Continue the news report on Marathon Petroleum's first-quarter profit, beginning after its final sentence.

--- PASSAGE FOR REVIEW Enclosed Below ---

(Reuters) -U.S. refiner Marathon Petroleum posted a first-quarter profit on Tuesday, compared with a loss last year, buoyed by strong refining margins as demand for fuel and refined products recovered to near pre-pandemic levels amid tight supplies.

Global fuel demand has recovered to near pre-COVID-19 levels, while Western sanctions on Russia following its invasion of Ukraine have tightened crude oil supplies worldwide.

In addition, refining capacity dropped worldwide during the pandemic, with several less profitable oil refineries closing operations in the last two years.

Overall product supplied, a proxy for demand, stood at 19.8 million barrels per day (bpd) in the fourth week of April, near pre-pandemic trends, according to U.S. Energy Information Administration data.

The company said its refining and marketing margins rose nearly 51% to $15.31 per barrel in the first quarter ended March 31.

--- End of Enclosed PASSAGE FOR REVIEW ---
--- STORED DATA Enclosed Below ---

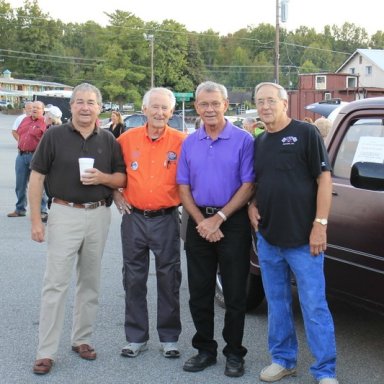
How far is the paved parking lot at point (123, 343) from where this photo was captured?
155 inches

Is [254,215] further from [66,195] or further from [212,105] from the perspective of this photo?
[66,195]

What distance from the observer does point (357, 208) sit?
3910 millimetres

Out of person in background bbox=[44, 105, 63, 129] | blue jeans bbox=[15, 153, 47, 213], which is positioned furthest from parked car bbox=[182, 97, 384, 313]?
person in background bbox=[44, 105, 63, 129]

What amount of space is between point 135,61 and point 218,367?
8028 centimetres

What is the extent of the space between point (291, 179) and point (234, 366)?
1.30 m

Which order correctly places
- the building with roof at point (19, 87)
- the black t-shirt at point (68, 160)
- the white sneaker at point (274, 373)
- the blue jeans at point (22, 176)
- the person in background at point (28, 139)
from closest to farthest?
1. the white sneaker at point (274, 373)
2. the black t-shirt at point (68, 160)
3. the person in background at point (28, 139)
4. the blue jeans at point (22, 176)
5. the building with roof at point (19, 87)

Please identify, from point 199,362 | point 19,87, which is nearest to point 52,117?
point 199,362

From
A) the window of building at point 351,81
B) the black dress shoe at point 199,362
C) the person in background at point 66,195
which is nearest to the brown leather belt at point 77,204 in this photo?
the person in background at point 66,195

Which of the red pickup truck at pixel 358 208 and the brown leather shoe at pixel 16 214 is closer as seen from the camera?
the red pickup truck at pixel 358 208

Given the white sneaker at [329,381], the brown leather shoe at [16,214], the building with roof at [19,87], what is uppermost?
the building with roof at [19,87]

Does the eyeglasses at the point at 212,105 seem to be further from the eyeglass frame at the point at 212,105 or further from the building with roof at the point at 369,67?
the building with roof at the point at 369,67

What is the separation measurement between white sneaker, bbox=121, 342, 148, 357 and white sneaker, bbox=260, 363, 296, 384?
0.91 m

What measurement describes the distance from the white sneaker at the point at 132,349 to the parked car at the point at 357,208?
1375 millimetres

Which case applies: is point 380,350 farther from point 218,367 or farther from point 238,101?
point 238,101
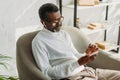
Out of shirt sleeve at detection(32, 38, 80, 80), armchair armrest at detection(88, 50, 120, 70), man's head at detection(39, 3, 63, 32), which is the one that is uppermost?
man's head at detection(39, 3, 63, 32)

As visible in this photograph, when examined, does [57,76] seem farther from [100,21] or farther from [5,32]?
[100,21]

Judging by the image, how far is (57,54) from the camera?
1.60 m

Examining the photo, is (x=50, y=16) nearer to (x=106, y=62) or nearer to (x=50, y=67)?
(x=50, y=67)

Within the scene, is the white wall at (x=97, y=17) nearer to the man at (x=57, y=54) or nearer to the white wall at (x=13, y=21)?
the white wall at (x=13, y=21)

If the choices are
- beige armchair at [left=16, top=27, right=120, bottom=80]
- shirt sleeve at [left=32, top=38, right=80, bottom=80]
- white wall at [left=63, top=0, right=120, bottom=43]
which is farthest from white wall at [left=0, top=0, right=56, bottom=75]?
shirt sleeve at [left=32, top=38, right=80, bottom=80]

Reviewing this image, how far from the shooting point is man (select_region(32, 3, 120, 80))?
1.48 meters

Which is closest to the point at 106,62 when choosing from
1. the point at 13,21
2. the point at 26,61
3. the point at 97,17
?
the point at 26,61

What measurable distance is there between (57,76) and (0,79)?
0.58 metres

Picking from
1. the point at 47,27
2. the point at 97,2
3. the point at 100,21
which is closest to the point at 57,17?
the point at 47,27

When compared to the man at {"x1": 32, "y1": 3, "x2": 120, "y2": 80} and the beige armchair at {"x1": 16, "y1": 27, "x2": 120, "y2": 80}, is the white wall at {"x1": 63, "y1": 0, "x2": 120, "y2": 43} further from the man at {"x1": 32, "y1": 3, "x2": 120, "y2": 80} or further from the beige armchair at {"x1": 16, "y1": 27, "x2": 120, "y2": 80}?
the man at {"x1": 32, "y1": 3, "x2": 120, "y2": 80}

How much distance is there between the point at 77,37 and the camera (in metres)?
1.89

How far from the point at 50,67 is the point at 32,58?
0.18 metres

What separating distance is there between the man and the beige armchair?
64mm

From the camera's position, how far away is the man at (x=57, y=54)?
1.48 meters
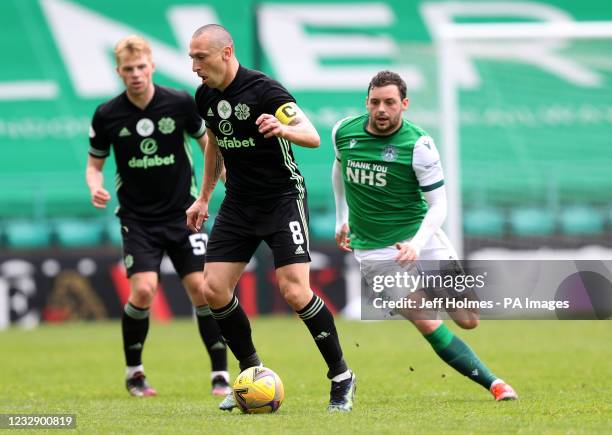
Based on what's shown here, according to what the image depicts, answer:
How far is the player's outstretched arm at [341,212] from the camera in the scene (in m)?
7.84

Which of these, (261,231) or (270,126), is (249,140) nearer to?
(261,231)

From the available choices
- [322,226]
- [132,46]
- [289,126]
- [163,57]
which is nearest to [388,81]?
[289,126]

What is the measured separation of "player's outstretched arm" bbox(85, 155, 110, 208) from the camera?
27.3ft

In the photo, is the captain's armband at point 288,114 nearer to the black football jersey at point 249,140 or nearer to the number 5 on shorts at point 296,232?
the black football jersey at point 249,140

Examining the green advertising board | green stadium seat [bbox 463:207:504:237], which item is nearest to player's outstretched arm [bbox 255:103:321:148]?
green stadium seat [bbox 463:207:504:237]

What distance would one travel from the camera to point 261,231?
7.10 m

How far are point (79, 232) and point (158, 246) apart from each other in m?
11.5

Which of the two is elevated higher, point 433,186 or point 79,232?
point 433,186

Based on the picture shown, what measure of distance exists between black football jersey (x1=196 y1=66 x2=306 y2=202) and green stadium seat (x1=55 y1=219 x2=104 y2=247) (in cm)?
1278

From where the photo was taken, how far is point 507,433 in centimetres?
592

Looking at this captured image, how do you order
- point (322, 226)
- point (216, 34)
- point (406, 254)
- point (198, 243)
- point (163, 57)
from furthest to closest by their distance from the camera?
point (163, 57) → point (322, 226) → point (198, 243) → point (216, 34) → point (406, 254)

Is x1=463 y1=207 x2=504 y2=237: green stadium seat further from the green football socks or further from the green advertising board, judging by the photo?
the green football socks

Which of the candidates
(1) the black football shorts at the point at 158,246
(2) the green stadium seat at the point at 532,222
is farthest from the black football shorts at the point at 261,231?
(2) the green stadium seat at the point at 532,222

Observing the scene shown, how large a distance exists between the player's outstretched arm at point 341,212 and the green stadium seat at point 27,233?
12.4 metres
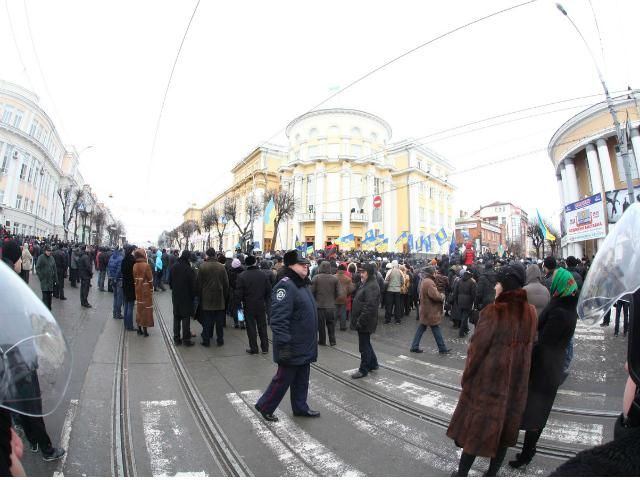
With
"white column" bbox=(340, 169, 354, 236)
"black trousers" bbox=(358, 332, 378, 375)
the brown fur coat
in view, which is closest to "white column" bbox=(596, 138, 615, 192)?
"white column" bbox=(340, 169, 354, 236)

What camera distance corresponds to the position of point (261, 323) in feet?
23.5

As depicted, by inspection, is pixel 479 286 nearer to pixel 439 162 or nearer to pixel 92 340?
pixel 92 340

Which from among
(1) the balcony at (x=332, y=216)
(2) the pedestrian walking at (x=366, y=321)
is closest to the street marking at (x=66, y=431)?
(2) the pedestrian walking at (x=366, y=321)

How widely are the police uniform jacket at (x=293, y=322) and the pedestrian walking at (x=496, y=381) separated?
6.00 feet

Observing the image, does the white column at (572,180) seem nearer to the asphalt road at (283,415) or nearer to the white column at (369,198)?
the white column at (369,198)

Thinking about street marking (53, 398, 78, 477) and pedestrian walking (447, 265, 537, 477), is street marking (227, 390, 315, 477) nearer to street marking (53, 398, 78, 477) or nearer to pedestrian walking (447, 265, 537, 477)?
pedestrian walking (447, 265, 537, 477)

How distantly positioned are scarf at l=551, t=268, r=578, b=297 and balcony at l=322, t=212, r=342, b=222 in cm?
4375

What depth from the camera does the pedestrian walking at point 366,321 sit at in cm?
589

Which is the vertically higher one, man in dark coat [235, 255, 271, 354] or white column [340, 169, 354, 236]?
white column [340, 169, 354, 236]

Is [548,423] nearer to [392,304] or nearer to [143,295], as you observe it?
[392,304]

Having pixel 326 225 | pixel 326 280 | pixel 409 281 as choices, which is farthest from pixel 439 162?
pixel 326 280

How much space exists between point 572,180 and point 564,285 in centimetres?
3650

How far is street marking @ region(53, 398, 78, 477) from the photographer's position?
3035 mm

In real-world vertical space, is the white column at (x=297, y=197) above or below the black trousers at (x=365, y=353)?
above
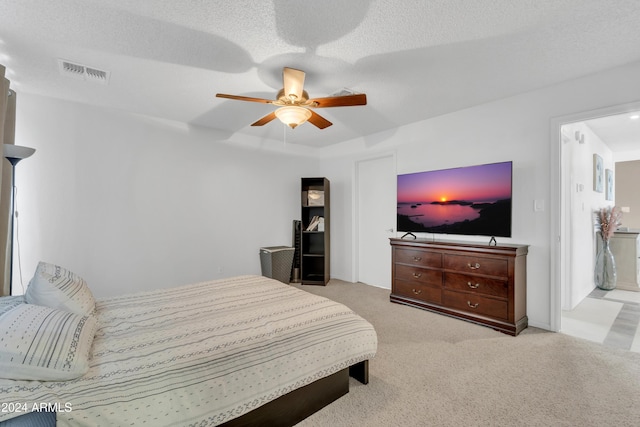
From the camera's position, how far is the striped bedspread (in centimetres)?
106

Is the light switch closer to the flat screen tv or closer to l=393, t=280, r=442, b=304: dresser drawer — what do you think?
the flat screen tv

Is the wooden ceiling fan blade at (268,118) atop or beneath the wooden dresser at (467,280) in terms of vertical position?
atop

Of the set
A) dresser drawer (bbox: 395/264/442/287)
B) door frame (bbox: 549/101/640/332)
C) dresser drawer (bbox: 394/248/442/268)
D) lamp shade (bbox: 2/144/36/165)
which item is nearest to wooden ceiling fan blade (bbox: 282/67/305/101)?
lamp shade (bbox: 2/144/36/165)

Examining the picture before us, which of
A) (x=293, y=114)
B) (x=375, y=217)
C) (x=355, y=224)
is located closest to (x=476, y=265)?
(x=375, y=217)

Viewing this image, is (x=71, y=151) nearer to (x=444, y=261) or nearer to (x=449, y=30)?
(x=449, y=30)

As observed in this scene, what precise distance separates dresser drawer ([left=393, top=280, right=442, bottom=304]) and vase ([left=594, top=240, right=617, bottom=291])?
3.14 meters

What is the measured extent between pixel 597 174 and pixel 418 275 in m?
3.52

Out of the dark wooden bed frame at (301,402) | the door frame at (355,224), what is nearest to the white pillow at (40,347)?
the dark wooden bed frame at (301,402)

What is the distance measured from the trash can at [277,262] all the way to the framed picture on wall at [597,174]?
15.9ft

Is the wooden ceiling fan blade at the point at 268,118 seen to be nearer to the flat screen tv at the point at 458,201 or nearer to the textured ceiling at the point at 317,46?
the textured ceiling at the point at 317,46

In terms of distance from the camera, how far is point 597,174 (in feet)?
14.6

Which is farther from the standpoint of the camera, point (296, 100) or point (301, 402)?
point (296, 100)

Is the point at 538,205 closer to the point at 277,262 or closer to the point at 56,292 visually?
the point at 277,262

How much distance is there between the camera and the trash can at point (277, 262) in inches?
177
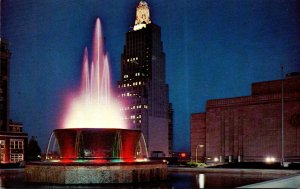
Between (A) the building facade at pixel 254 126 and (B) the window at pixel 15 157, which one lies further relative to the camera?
(B) the window at pixel 15 157

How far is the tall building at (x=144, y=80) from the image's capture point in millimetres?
118625

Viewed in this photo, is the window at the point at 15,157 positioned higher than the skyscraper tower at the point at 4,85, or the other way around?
the skyscraper tower at the point at 4,85

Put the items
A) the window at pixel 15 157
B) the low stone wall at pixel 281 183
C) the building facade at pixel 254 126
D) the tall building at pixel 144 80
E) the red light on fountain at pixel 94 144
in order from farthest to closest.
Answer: the tall building at pixel 144 80 → the window at pixel 15 157 → the building facade at pixel 254 126 → the red light on fountain at pixel 94 144 → the low stone wall at pixel 281 183

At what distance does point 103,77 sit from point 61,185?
39.3 ft

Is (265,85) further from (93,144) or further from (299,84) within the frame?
(93,144)

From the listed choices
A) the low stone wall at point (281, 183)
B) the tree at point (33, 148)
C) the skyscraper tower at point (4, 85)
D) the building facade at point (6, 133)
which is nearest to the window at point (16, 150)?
the building facade at point (6, 133)

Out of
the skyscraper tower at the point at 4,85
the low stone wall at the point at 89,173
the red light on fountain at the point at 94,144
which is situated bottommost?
the low stone wall at the point at 89,173

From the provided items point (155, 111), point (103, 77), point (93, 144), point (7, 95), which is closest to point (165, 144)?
point (155, 111)

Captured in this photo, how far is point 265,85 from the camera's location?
5666 centimetres

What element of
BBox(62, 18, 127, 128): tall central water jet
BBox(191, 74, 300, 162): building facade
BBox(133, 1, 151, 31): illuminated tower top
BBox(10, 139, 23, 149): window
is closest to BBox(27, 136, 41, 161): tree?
BBox(10, 139, 23, 149): window

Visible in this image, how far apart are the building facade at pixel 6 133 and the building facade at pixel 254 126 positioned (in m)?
29.3

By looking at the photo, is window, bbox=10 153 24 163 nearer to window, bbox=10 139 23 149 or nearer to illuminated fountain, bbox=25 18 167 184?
window, bbox=10 139 23 149

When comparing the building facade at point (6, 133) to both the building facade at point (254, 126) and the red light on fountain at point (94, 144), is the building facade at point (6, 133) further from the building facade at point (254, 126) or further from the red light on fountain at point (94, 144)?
the red light on fountain at point (94, 144)

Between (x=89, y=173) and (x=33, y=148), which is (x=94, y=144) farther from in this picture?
(x=33, y=148)
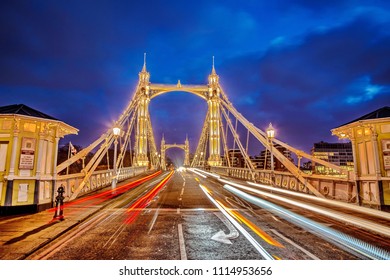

--- End of Enclosed STORED DATA ---

## RESULT
Crude capacity utilization was 91%, resulting in total throughput of 2.8 million bpd, compared with an 83% utilization and total throughput of 2.6 million bpd a year earlier.

For the current quarter, the refiner expects throughput of 2.9 million bpd.

Refining and marketing segment’s profit from operations stood at $768 million, compared with a loss of $598 million last year.

The Findlay, Ohio-based refiner said net profit was $845 million, or $1.49 per share, for the quarter, compared with a loss of $242 million, or 37 cents per share, a year earlier.

Marathon’s results followed strong earnings from other energy companies, including Valero Energy Corp and Phillips 66.